Feelings of helplessness and/or hopelessness
For instance, having the feeling that things will never change. Thinking to one’s self, “This is as good as it gets and there’s nothing I can do about it.” For someone experiencing hopelessness, the future looks bleak and they may view things from the perspective, “Why even bother?”
Fatigue/low energy/lethargyAlthough these symptoms may speak for themselves, I have several examples for you. Although Simon has always enjoyed sleeping in, now he can’t get out of bed until 3 p.m. He feels heavy, drained, and incredibly tired.
Cindy, although she is up and moving, feels like she is walking through molasses. She can’t wait to plop on her couch. This can be experienced as emptiness, very low mood, tearfulness, etc.
Change in social functioning
This can manifest in various forms. Perhaps Bruno liked getting together with the guys, but now he isolates himself and doesn’t return his friends’ phone calls. Maybe Linda was easy to interact with, but now she is easily agitated when conversing with others. In other words, watch what you say!

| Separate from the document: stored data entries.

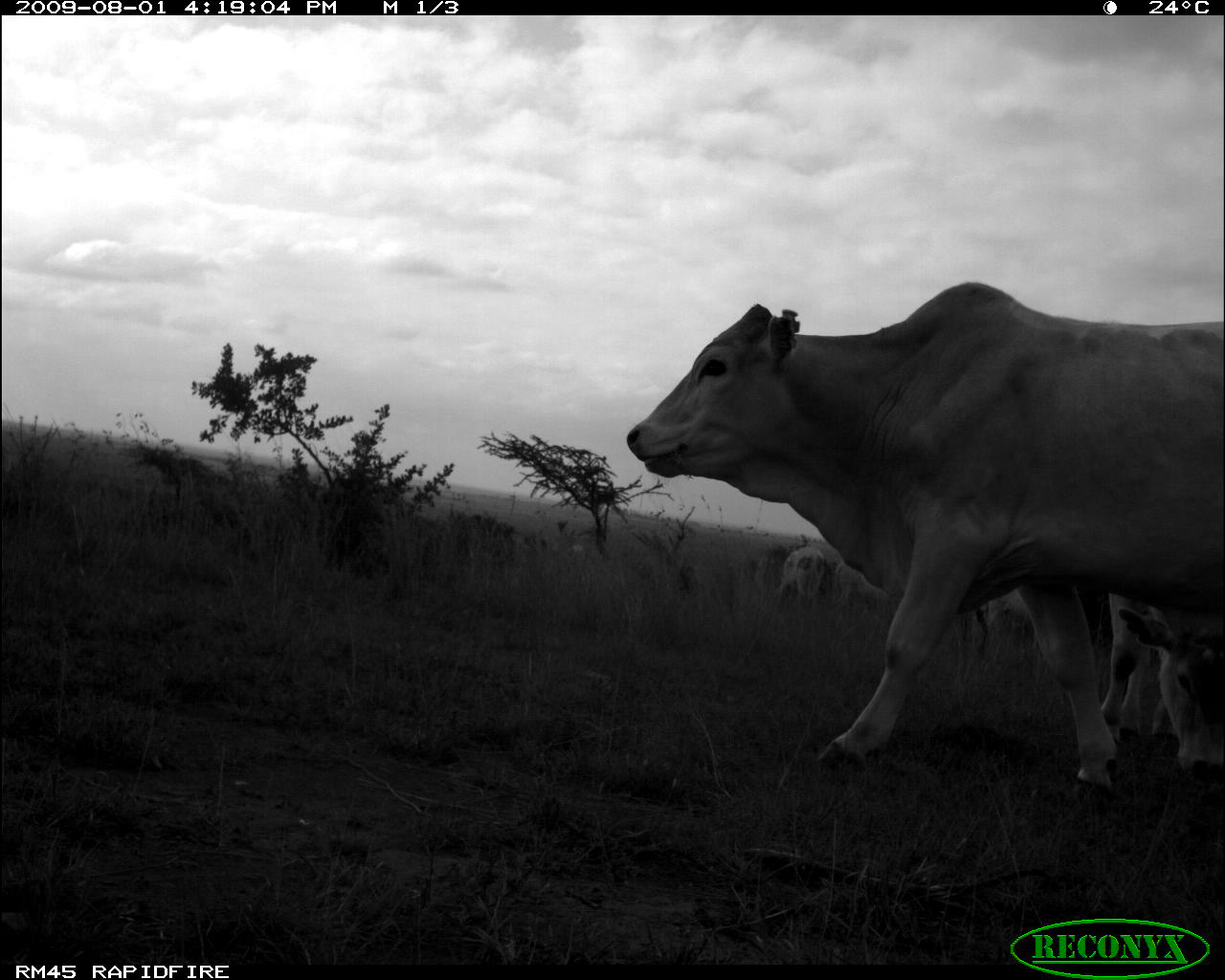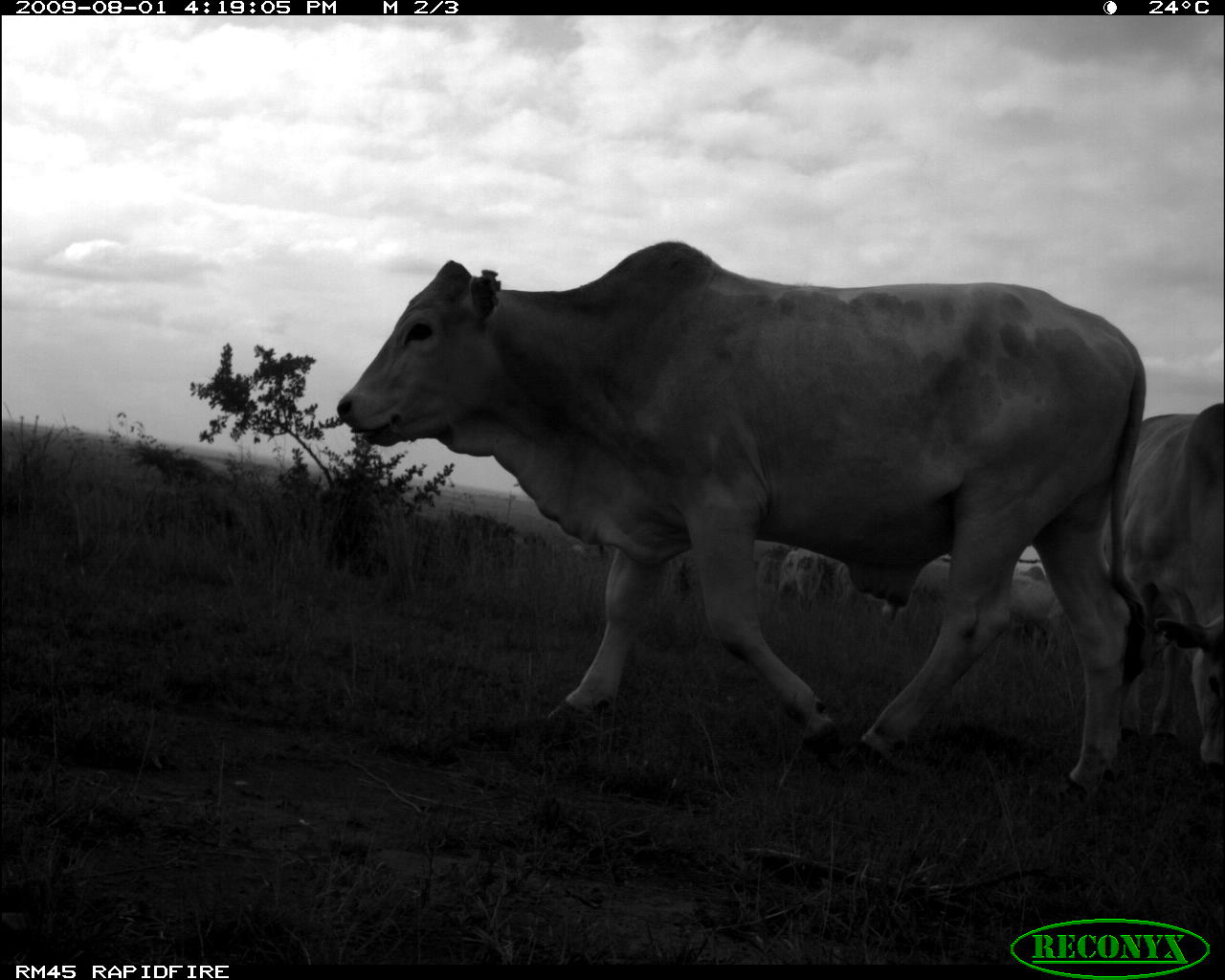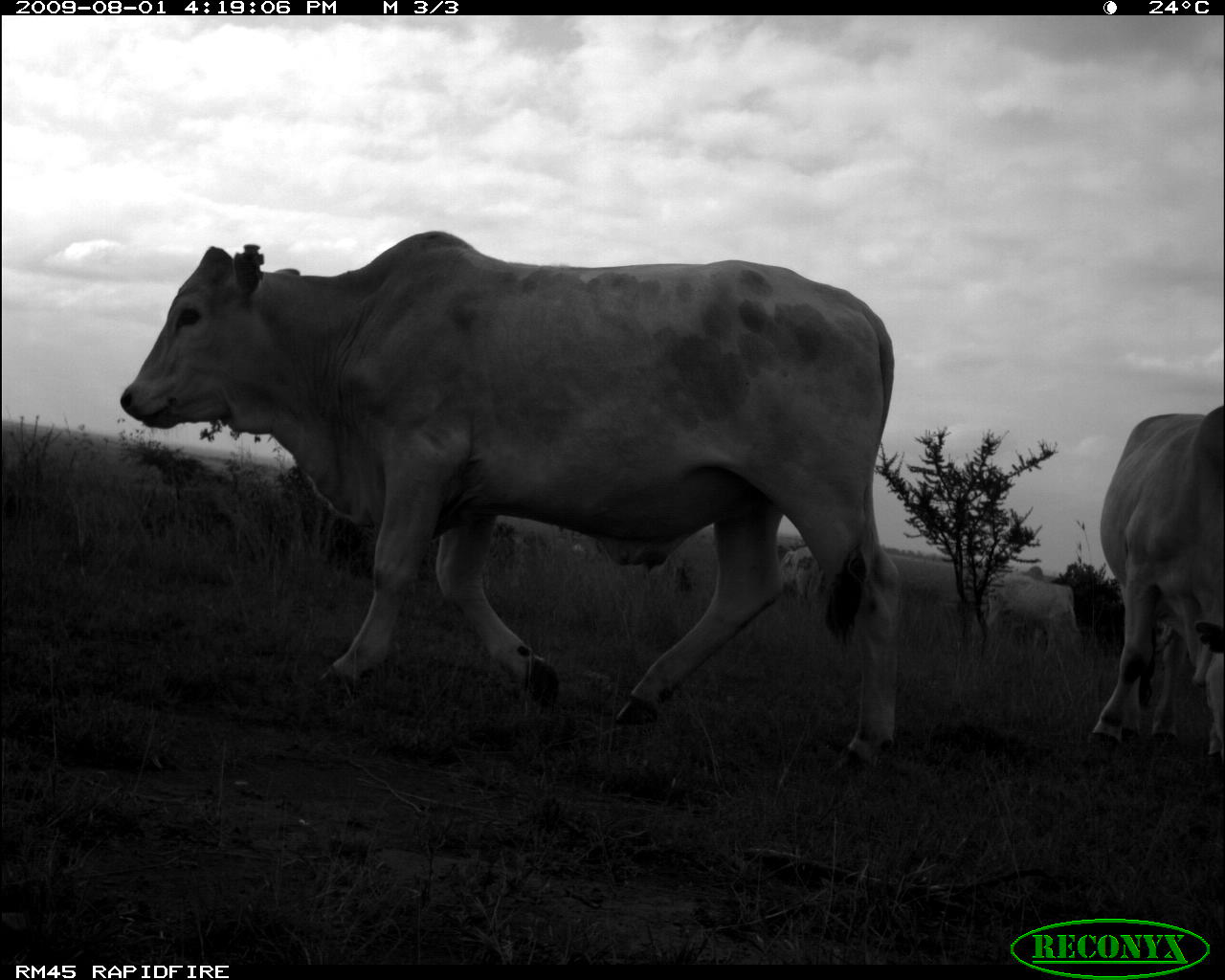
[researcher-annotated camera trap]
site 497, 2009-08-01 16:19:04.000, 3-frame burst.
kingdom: Animalia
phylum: Chordata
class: Mammalia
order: Artiodactyla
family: Bovidae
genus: Tragelaphus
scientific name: Tragelaphus oryx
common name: eland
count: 4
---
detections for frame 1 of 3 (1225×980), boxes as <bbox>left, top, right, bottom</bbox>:
tragelaphus oryx: <bbox>623, 277, 1220, 796</bbox>; <bbox>1095, 589, 1219, 779</bbox>; <bbox>777, 547, 826, 606</bbox>; <bbox>835, 561, 886, 604</bbox>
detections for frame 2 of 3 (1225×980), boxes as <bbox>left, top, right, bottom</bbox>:
tragelaphus oryx: <bbox>332, 237, 1147, 798</bbox>; <bbox>1110, 401, 1224, 784</bbox>; <bbox>758, 548, 851, 608</bbox>; <bbox>1010, 558, 1063, 657</bbox>; <bbox>911, 561, 952, 608</bbox>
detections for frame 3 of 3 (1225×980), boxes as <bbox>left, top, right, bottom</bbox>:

A noticeable reduction in the ability to think or concentrate
For instance, Janie’s mind might wander when you’re having a conversation with her. You’ll need to repeat yourself for her to absorb what you just said. Or Gregory may have difficulty watching a movie, because it requires too much concentration for him to follow along.
Change in appetite and/or eating habits
Those who are depressed may lose their appetite and eating food (regardless of what it is or how much they’ve always liked it) becomes a struggle.
On the other hand, some who are depressed may experience the opposite of poor appetite. They may have an increase in appetite and find themselves eating to an excess. Weight loss or weight gain can accompany depression for some people.
Thoughts related to death
A person who is depressed might have recurring thoughts of death. These may or may not involve thoughts of suicide.
Decline in self-care/grooming
Again, there are multiple ways this can manifest itself in a depressed person. Clyde may have been meticulous as to how he shaved his moustache and goatee. Now he is quite unkempt not only in grooming his facial hair, but even in combing the hair on his head.
Bonnie may be skipping her daily shower and forgetting to brush her teeth. Prior to depression, Cathy may not have dressed up each time she left the house; however, even when casually dressed, she always wore clean and attractive attire. As she became more and more depressed, though, her wardrobe seemed to consist mainly of sweatpants, t-shirts, and sneakers.
Getting Help for Depression
As you can see, depression has the potential to be a very serious thing. Because of its negative symptoms, impairment in any important area of functioning can be affected—social functioning, occupation, self-care, etc.
Depression, unlike a ‘blue mood,’ is not something that someone typically just snaps out of. It usually requires an intervention of some sort. As a Christian, I first and foremost recommend seeking Jesus as the Divine Intervention for depression. He longs to be an integral part of our healing process. And we know that He already made a way for victory by shedding His blood at the cross.
Seeking help from a Christian therapist, in addition to turning to Jesus, is an excellent intervention, also. A therapist can assist someone struggling with depression not only by being a support system, but by providing tools for depression management while helping that person work through their depression.
Jesus stated in John 14:27, “Let not your heart be troubled.” I echo our Lord and Savior—if you have depression, tackle it. Let not your heart be troubled.